§ **Page text**:
==========

Book Review: Speaking American, Richard W Bailey

“Speaking American. A History of English in the United States”
Richard W Bailey
Oxford UP, April 2015 (hardback February 2012)
Paperback, 15.7 x 23.5 cm (6.1 x 9.3 in), 207+18 pp., £12.99 (hardback £18.99), US$19.95 (hardback $27.95)
ISBN 978 0 19 023260 3
Available for Kindle (£17.99 or $9.99) and in the iTunes Store (£18.99). I would expect the UK prices to fall now that the paperback edition has been published.

There can be few more daunting tasks than writing a readable and faithful account of the history of a language now spoken by over 300 million people, over a period of more than 350 years. This modest, brief and engaging book, now issued for the first time as a paperback, tackles this seemingly impossible task.

Sadly it is also the last work of Professor Bailey, who died after a long and highly distinguished career as a linguist specialising in this topic, with many years working on dictionaries and dialects of American English.

There are hundreds of books and review articles which dissect in great detail the historical development of British English, but remarkably few which give a coherent account of American English. Yet on both sides of the Atlantic there are popular myths, most notably that American English has simply evolved from ‘period’ British English, or is essentially the same apart from different pronunciation and spelling.

Bailey avoids writing as a linguist and casting the subject into conventional disciplines of phonology, morphology, lexicon, and grammar; instead he focusses on fifty-year periods set in different areas, in which language change illustrates the evolution of the language as a whole.

After fifteen pages of introductory hors d’oeuvres, his second chapter is set in Chesapeake Bay before 1650. Just as the history of those earliest settlements remains quite murky and indistinct, so the nature of the English that the first settlers brought with them is hard to define. We learn of the truth behind Pocahontas, are introduced to the founder principle and colonial lag, and how those are probably as unhelpful as the Pocahontas story itself.

==========

§ **Material shown**:
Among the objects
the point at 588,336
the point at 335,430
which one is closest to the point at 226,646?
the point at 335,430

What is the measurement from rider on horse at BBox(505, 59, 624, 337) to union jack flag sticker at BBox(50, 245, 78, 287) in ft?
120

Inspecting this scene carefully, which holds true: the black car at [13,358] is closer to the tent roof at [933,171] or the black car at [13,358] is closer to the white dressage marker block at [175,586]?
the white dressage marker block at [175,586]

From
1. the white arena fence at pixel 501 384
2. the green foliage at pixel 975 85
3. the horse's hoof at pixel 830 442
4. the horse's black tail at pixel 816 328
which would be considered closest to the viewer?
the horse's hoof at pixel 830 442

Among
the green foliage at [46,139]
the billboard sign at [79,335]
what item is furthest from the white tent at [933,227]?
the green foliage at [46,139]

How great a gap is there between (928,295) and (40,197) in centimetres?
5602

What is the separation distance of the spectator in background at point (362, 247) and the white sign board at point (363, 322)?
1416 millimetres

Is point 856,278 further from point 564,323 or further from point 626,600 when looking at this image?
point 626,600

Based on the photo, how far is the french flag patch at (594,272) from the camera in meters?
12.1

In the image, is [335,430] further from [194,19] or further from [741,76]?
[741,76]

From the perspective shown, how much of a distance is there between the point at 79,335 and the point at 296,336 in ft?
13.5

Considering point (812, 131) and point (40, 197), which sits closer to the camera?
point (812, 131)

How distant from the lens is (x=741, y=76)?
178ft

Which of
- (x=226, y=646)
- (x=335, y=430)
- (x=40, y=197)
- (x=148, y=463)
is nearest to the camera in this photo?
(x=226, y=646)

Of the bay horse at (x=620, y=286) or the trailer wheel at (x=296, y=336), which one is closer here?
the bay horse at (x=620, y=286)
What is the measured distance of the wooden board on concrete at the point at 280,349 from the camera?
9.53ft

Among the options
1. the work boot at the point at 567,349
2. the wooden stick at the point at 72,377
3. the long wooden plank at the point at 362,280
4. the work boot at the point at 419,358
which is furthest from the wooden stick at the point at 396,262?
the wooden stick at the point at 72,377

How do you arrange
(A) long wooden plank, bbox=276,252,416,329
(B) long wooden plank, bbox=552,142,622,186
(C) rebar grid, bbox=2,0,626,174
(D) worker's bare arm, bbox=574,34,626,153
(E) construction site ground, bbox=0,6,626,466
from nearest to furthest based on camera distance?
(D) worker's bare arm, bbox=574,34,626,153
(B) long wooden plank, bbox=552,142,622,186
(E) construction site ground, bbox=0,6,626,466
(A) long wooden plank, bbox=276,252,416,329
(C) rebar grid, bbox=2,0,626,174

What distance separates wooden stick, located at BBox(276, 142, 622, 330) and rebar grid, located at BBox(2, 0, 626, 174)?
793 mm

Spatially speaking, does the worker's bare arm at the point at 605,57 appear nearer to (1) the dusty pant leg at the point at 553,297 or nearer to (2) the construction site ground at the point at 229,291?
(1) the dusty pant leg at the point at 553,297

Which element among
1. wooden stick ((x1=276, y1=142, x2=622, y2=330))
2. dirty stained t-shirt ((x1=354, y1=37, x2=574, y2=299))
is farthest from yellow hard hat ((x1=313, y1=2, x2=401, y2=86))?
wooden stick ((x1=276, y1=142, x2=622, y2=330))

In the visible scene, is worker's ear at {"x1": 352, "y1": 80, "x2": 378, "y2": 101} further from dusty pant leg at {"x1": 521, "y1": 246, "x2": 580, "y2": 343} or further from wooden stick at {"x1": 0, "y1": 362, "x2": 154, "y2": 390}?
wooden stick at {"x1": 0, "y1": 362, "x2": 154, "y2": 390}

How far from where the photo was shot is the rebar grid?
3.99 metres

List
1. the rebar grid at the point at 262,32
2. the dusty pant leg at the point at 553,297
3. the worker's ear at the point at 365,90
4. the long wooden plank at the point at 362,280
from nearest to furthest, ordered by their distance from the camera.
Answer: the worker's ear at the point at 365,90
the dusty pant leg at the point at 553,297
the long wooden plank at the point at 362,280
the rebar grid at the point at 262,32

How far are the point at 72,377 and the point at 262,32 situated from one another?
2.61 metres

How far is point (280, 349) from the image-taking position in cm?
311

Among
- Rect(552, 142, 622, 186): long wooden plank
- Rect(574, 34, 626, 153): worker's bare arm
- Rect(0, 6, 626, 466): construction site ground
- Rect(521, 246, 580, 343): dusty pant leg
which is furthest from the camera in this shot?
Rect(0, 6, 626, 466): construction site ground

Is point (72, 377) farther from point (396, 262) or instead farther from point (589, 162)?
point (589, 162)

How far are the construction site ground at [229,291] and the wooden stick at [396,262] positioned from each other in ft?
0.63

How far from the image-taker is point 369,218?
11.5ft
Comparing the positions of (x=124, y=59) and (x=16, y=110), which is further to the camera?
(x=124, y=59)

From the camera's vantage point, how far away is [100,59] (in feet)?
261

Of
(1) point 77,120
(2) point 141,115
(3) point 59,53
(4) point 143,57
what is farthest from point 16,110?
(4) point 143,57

==========

§ **Set task**: Quote the stretch of the book review above from "Sadly it is" through "dialects of American English.".

§ **Task output**:
Sadly it is also the last work of Professor Bailey, who died after a long and highly distinguished career as a linguist specialising in this topic, with many years working on dictionaries and dialects of American English.